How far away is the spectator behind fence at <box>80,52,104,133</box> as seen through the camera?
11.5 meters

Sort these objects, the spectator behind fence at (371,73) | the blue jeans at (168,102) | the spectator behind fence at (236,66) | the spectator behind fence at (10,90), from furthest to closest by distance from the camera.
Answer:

○ ○ ○ ○

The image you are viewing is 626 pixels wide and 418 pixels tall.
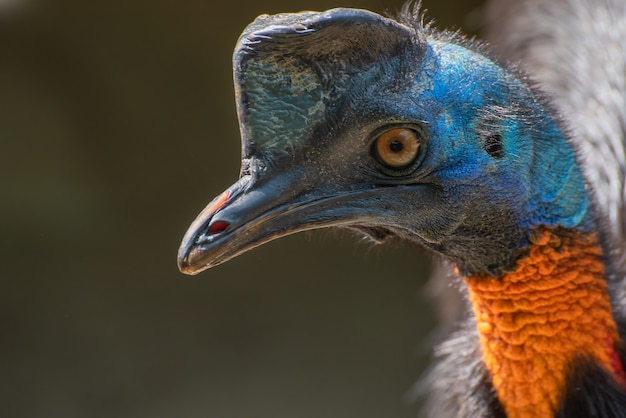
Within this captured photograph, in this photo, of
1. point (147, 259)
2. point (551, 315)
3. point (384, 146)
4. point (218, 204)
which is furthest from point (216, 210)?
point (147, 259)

○ ○ ○ ○

Pull out each line of the material above that contains the word "furthest" and list those lines in their original order.

Sort these objects, the spectator behind fence at (371,73) | the blue jeans at (168,102) | the spectator behind fence at (236,66) | the spectator behind fence at (10,90), from furthest to closest by distance from the camera.
which is furthest from point (216, 210)?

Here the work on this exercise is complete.